The Baltimore Polish Festival will be held tomorrow, Saturday and Sunday at Patterson Park. Part of the Polish festival will include a bike race in Patterson Park to benefit the Police Athletic League. (For bike race information, call 410-685-7755, or go to http://www.lateralstress.org on the Web.)

The following week will see the International Festival, June 18-19, at Market Place near Port Discovery and the Inner Harbor. This year's theme is "Year of the Children," and some activities will be held at Port Discovery.

It's the fourth year for the festival, says chairman Jesse E. Hoskins.

Later on in the summer, the AFRAM festival takes place Aug. 6-8 in the infield at Pimlico Race Course. It draws more than 100,000 people over the weekend, the organizers say.

Then there is the Hispanic Festival, Aug. 14-15.

Performers representing countries from around the globe, including El Salvador, Honduras, Mexico, Guatemala, Colombia, Spain, Santo Domingo, Argentina, Bolivia, Ecuador and Puerto Rico, will be at the Hispanic Festival.

"There will be singers, a guitar player and flamenco dancers from Spain," says Delfina Pereda, the chairman of the festival, which will be held at Market Place downtown.

"We have games for the children and a beautiful orchestra from 6 p.m. to 9 p.m. This is the 25th anniversary of the festival."

Tables will be set up for people needing community information. The festival will be held Aug. 14, from 11 a.m. to 10 p.m., and Aug. 15, 11 a.m. to 9 p.m. The official ceremony will be Aug. 14 at 3 p.m., says Pereda, who is from Guatemala.

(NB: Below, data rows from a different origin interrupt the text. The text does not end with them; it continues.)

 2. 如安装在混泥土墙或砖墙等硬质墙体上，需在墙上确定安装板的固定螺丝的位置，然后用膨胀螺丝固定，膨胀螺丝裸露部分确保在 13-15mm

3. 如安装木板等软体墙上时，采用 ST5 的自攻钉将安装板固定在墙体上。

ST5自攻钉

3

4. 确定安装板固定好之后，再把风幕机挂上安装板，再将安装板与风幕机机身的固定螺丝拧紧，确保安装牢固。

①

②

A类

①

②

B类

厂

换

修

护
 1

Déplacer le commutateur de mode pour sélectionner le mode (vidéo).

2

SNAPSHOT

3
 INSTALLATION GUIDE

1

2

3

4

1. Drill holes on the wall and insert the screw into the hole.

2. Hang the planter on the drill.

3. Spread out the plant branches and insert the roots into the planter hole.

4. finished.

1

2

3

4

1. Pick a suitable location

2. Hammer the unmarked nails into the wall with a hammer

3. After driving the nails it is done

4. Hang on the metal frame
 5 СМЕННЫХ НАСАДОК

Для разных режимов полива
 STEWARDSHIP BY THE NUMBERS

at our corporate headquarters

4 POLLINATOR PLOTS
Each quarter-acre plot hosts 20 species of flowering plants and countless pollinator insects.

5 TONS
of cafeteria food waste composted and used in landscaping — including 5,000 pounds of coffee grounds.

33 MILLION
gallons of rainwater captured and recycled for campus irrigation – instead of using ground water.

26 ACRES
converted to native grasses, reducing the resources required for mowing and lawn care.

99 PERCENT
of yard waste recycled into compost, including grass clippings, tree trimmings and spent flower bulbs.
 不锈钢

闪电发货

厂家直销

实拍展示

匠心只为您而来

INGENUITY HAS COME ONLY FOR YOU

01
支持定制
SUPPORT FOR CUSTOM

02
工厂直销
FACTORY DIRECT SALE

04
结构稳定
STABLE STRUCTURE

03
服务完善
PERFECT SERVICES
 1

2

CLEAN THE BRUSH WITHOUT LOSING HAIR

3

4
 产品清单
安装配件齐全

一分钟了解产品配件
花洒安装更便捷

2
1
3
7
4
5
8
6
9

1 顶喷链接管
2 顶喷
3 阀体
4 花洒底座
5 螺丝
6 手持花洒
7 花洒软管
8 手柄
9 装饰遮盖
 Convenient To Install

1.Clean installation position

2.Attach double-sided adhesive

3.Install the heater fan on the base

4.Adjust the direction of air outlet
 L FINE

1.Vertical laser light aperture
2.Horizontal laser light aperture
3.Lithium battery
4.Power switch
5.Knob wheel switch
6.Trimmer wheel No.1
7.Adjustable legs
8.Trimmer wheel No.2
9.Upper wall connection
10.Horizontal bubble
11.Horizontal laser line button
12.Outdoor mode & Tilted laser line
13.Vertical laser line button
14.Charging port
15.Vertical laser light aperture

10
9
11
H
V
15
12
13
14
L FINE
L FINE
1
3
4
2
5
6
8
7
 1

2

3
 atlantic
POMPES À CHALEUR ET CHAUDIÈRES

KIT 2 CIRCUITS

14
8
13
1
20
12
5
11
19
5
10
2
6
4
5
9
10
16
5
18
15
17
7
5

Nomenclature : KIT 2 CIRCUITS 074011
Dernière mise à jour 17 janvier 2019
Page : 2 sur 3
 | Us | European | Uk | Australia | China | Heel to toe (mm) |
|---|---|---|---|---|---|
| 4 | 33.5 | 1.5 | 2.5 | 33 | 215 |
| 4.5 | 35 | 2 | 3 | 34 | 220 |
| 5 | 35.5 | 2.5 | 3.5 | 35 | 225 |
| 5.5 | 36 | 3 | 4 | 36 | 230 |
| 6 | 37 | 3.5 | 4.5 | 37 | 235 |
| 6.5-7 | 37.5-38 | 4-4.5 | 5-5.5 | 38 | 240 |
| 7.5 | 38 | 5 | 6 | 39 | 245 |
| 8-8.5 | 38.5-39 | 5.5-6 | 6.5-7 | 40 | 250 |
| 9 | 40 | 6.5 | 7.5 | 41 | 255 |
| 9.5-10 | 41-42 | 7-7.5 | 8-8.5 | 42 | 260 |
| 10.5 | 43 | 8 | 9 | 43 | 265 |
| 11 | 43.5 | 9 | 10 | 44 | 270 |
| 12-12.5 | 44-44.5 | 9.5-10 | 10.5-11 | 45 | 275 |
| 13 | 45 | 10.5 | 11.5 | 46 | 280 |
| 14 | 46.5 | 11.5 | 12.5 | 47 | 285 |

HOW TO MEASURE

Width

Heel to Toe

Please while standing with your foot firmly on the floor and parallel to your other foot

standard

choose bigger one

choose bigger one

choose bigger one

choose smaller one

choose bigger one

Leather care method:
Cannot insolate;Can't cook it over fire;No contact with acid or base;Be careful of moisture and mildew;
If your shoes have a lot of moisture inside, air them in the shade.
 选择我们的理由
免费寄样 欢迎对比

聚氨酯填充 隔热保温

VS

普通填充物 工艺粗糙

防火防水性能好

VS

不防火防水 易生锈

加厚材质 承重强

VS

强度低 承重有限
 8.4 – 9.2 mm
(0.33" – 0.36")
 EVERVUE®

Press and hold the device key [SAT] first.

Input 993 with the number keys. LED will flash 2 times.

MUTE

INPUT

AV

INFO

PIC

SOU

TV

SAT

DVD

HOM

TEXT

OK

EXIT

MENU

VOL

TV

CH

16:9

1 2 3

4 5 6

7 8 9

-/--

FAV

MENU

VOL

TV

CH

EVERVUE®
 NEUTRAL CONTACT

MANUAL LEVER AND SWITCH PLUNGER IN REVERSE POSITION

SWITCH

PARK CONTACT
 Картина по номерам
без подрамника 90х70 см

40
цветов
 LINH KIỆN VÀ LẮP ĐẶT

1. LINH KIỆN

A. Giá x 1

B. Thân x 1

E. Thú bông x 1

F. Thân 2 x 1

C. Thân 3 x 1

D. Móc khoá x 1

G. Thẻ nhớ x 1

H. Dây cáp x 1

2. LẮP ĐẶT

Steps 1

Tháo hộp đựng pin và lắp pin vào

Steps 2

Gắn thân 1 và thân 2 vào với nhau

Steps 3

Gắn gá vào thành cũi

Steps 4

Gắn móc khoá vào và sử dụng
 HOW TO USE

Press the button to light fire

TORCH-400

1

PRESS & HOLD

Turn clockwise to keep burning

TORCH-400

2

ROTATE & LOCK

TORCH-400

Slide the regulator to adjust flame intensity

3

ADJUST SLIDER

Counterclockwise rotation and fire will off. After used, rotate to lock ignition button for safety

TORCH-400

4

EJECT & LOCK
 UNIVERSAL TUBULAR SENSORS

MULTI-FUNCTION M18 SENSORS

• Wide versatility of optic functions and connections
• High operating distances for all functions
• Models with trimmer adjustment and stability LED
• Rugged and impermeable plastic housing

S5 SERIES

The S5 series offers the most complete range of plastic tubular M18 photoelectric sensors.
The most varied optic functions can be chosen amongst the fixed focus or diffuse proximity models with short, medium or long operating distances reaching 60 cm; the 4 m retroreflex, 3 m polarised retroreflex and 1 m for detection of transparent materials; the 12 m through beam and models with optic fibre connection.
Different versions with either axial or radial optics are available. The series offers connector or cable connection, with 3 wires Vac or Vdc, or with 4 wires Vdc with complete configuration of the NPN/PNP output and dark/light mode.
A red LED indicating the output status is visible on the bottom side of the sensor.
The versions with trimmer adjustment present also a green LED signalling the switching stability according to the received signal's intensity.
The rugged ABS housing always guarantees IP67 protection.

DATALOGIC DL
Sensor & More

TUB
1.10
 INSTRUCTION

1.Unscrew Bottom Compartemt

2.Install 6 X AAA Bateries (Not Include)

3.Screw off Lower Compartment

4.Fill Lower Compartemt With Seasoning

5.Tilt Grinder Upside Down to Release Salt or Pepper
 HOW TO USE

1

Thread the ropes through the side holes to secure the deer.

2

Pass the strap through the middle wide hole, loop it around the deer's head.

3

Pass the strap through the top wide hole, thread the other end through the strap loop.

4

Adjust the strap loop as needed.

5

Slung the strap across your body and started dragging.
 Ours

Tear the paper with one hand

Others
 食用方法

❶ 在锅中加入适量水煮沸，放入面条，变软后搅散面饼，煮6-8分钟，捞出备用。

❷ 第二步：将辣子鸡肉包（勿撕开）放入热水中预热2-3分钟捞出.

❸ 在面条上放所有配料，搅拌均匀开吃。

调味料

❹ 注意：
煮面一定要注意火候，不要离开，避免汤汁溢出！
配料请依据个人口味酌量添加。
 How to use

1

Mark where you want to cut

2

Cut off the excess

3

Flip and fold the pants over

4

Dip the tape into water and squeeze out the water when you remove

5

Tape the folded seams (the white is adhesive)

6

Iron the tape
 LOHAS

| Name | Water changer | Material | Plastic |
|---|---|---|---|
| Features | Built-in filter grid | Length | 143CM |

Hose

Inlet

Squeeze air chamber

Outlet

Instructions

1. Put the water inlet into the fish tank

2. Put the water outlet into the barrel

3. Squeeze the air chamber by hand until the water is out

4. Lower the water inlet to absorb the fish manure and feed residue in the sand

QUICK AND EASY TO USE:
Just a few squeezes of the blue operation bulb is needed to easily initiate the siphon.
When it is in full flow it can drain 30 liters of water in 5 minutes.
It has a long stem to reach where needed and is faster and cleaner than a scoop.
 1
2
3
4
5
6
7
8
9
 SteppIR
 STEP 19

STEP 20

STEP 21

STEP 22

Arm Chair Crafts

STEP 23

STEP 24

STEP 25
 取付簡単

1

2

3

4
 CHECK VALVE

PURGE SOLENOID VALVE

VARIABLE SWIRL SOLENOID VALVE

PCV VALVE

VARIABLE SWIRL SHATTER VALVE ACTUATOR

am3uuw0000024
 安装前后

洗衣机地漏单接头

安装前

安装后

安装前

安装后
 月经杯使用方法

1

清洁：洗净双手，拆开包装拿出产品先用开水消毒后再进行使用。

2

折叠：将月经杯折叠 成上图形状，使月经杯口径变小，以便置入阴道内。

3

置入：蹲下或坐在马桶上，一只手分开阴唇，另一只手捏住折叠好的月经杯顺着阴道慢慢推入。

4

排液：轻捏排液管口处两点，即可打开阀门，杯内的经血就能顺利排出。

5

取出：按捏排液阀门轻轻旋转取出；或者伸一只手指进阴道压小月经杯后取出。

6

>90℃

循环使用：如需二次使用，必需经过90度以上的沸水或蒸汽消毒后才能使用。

Robert Sheppard is chairman of the German Festival. "It will be held Aug. 20, 21, 22 in Carroll Park," he says. "And this will be the 99th annual German festival. It will be held noon to 10 p.m. all three days. There will be plenty of food, crafts, music and activities for the children."

The Caribbean Festival will be held Sept. 10-12 at Carlins Park Drive and Druid Park Drive. There will be a parade, a carnival city and steel drum bands, says Elaine Simon, an organizer for the festival.